■ **Task goal**
Would it be possible to write out each entry below exactly, without the pictures?

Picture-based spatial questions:
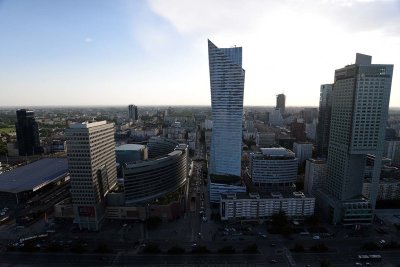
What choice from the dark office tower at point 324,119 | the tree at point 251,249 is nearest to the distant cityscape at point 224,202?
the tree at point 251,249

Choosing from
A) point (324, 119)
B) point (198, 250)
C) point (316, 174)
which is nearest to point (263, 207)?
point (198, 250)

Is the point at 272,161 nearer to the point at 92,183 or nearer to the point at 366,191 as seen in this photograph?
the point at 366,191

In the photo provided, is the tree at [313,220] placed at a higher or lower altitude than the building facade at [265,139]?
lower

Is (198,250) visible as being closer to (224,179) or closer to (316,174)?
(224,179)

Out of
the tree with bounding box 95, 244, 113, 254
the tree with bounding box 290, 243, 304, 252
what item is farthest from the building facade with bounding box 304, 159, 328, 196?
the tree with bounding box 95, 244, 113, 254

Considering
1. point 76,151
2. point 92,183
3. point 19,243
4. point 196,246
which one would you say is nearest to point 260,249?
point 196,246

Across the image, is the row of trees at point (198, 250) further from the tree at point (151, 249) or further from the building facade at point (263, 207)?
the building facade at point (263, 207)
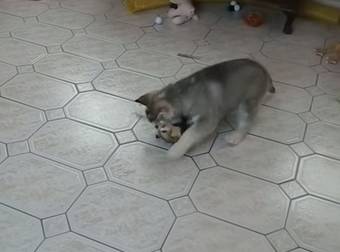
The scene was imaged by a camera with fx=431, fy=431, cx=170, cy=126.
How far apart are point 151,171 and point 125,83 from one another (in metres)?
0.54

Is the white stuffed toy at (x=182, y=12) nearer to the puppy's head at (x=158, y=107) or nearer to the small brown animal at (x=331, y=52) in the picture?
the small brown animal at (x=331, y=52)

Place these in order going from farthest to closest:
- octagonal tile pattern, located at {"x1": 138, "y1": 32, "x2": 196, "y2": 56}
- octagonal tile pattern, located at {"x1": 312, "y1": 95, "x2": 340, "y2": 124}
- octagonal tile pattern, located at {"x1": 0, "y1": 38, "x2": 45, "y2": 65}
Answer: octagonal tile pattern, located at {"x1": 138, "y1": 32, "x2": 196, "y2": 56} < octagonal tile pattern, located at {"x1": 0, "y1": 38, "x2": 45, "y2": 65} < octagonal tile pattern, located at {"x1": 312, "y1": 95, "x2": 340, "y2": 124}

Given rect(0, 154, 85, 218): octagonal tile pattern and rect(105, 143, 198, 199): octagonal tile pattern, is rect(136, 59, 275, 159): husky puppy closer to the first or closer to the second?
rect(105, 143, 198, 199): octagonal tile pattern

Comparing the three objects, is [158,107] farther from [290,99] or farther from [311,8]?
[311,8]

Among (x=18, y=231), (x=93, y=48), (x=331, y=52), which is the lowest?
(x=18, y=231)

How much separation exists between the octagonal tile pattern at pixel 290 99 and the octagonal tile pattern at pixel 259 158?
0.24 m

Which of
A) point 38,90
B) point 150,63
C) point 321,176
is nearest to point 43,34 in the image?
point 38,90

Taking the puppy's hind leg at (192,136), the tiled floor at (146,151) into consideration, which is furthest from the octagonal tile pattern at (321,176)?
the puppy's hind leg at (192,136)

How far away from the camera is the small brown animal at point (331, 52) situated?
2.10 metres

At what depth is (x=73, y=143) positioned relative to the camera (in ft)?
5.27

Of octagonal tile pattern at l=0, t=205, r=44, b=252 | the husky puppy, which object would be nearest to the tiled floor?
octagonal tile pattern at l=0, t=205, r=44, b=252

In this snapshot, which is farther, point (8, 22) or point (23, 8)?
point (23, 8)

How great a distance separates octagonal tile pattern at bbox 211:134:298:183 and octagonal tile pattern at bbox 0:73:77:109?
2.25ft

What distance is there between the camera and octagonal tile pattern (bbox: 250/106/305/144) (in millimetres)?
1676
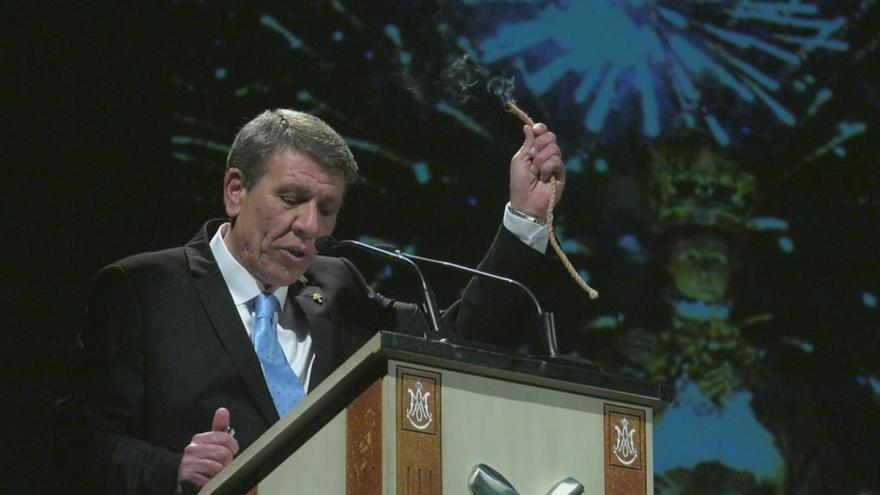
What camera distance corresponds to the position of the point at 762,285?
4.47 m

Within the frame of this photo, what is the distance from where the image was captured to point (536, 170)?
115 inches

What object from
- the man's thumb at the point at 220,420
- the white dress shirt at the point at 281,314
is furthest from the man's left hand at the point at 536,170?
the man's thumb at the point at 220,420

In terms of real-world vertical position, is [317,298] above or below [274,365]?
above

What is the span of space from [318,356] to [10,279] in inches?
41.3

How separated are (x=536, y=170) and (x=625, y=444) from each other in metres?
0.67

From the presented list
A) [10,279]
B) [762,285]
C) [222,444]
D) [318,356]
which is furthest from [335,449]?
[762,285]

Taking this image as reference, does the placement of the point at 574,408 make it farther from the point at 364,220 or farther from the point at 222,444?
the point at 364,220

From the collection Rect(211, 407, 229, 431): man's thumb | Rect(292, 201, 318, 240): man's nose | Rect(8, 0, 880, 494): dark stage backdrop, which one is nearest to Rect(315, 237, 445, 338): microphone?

■ **Solution for this task**
What choice from the dark office tower at point 324,119 | the tree at point 251,249 is nearest to the distant cityscape at point 224,202?
the tree at point 251,249

Choosing from
A) point (324, 119)
B) point (198, 250)
C) point (316, 174)
which is nearest to point (263, 207)?
point (198, 250)

Is the point at 272,161 nearer to the point at 92,183 or nearer to the point at 366,191 as seen in this photograph?
the point at 366,191

In the photo provided, is the tree at [313,220] placed at a higher or lower altitude than the building facade at [265,139]?
lower

Is (198,250) visible as being closer to (224,179) or closer to (316,174)?
(224,179)

Out of
the tree with bounding box 95, 244, 113, 254
the tree with bounding box 290, 243, 304, 252
what item is farthest from the building facade with bounding box 304, 159, 328, 196?
the tree with bounding box 95, 244, 113, 254

Considering
1. point 76,151
2. point 92,183
3. point 19,243
4. point 196,246
which one would you say is nearest to point 260,249?
point 196,246

Across the image, is the row of trees at point (198, 250) further from the tree at point (151, 249) or further from the building facade at point (263, 207)?
the building facade at point (263, 207)
The scene was imaged by a camera with fx=431, fy=431, cx=170, cy=126.
How far apart are point 151,171 and point 125,83 from one another (in metres)?
0.54

Is the white stuffed toy at (x=182, y=12) nearer to the puppy's head at (x=158, y=107) or nearer to the small brown animal at (x=331, y=52) in the picture?
the small brown animal at (x=331, y=52)

Place these in order going from farthest to closest:
- octagonal tile pattern, located at {"x1": 138, "y1": 32, "x2": 196, "y2": 56}
- octagonal tile pattern, located at {"x1": 312, "y1": 95, "x2": 340, "y2": 124}
- octagonal tile pattern, located at {"x1": 0, "y1": 38, "x2": 45, "y2": 65}
Answer: octagonal tile pattern, located at {"x1": 138, "y1": 32, "x2": 196, "y2": 56} < octagonal tile pattern, located at {"x1": 0, "y1": 38, "x2": 45, "y2": 65} < octagonal tile pattern, located at {"x1": 312, "y1": 95, "x2": 340, "y2": 124}

Given rect(0, 154, 85, 218): octagonal tile pattern and rect(105, 143, 198, 199): octagonal tile pattern, is rect(136, 59, 275, 159): husky puppy closer to the first or closer to the second?
rect(105, 143, 198, 199): octagonal tile pattern

Comparing the three objects, is [158,107] farther from [290,99] or farther from [311,8]?
[311,8]

Among (x=18, y=231), (x=93, y=48), (x=331, y=52), which is the lowest?
(x=18, y=231)

How much separation exists between the octagonal tile pattern at pixel 290 99 and the octagonal tile pattern at pixel 259 158?
0.24 m

Which of
A) point 38,90
B) point 150,63
C) point 321,176
is nearest to point 43,34 in the image?
point 38,90

Taking the puppy's hind leg at (192,136), the tiled floor at (146,151) into consideration, which is furthest from the octagonal tile pattern at (321,176)?
the puppy's hind leg at (192,136)

How far away from the camera is the small brown animal at point (331, 52) situated?
2.10 metres

At what depth is (x=73, y=143) positioned relative to the camera (in ft)?
5.27

Of octagonal tile pattern at l=0, t=205, r=44, b=252 | the husky puppy, which object would be nearest to the tiled floor?
octagonal tile pattern at l=0, t=205, r=44, b=252

In this snapshot, which is farther, point (8, 22) or point (23, 8)?
point (23, 8)

How great a distance separates octagonal tile pattern at bbox 211:134:298:183 and octagonal tile pattern at bbox 0:73:77:109?
2.25ft

What distance is there between the camera and octagonal tile pattern (bbox: 250/106/305/144) (in millimetres)?
1676
What camera distance corresponds to the position of the point at 762,285?
4.47 m

Within the frame of this photo, what is the distance from where the image was captured to point (536, 170)?
115 inches

What object from
- the man's thumb at the point at 220,420
- the white dress shirt at the point at 281,314
is furthest from the man's left hand at the point at 536,170?
the man's thumb at the point at 220,420

In terms of real-world vertical position, is [317,298] above or below [274,365]?
above

What is the span of space from [318,356] to [10,279] in inches?
41.3

How separated are (x=536, y=170) and (x=625, y=444) from each other in metres?
0.67

From the presented list
A) [10,279]
B) [762,285]
C) [222,444]
D) [318,356]
which is furthest from [335,449]?
[762,285]

Taking this image as reference, does the placement of the point at 574,408 make it farther from the point at 364,220 or farther from the point at 222,444?
the point at 364,220

From the collection Rect(211, 407, 229, 431): man's thumb | Rect(292, 201, 318, 240): man's nose | Rect(8, 0, 880, 494): dark stage backdrop, which one is nearest to Rect(315, 237, 445, 338): microphone?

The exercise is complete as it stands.